大田昌秀『新版 醜い日本人』書評|日本にとって沖縄とは何か - 1000字書評ブログ “Trash and No Star”

阿波根昌鴻『米軍と農民』『命こそ宝』書評|沖縄からは「安保」がよく見える - 1000字書評ブログ “Trash and No Star”

中野好夫・新崎盛暉『沖縄戦後史』書評|戦後沖縄の揺らぎに耳をすます - 1000字書評ブログ “Trash and No Star”

新崎盛暉『日本にとって沖縄とは何か』書評|海を受け取ってしまったあとに(1) - 1000字書評ブログ “Trash and No Star”

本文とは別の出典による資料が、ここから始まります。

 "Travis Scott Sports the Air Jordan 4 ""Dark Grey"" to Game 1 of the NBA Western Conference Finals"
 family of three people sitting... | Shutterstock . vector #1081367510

目取真俊『沖縄「戦後」ゼロ年 』『ヤンバルの深き森と海より』書評|海を受け取ってしまったあとに(12・13) - 1000字書評ブログ “Trash and No Star”

目取真俊『眼の奥の森』書評|死者は沈黙の彼方に

 この救いのない物語をいったいどのように受けとめたらいいのか、見当もつかないまま最後のページをめくり終える。ラース・フォン・トリアーの映画のよう、と言えば、伝わる人には伝わるかもしれない。苛烈で、執拗なまでの暴力描写がもたらす閉塞感と没入感は本作でもすさまじい。

 

 物語の起点となるのは、沖縄戦の序盤ですでに制圧状態にあった沖縄北部の小さな島で起きた、米兵4人による少女暴行事件である。身体を抉られ、心的にも深い外傷を負った当時17歳の少女はその後、悪夢やフラッシュバックに苦しんだに違いない。やむを得ず家にこもり人目を避けて生きる中で、いつしか島民や家族からさえも差別され、何重にも排除される存在になっていく。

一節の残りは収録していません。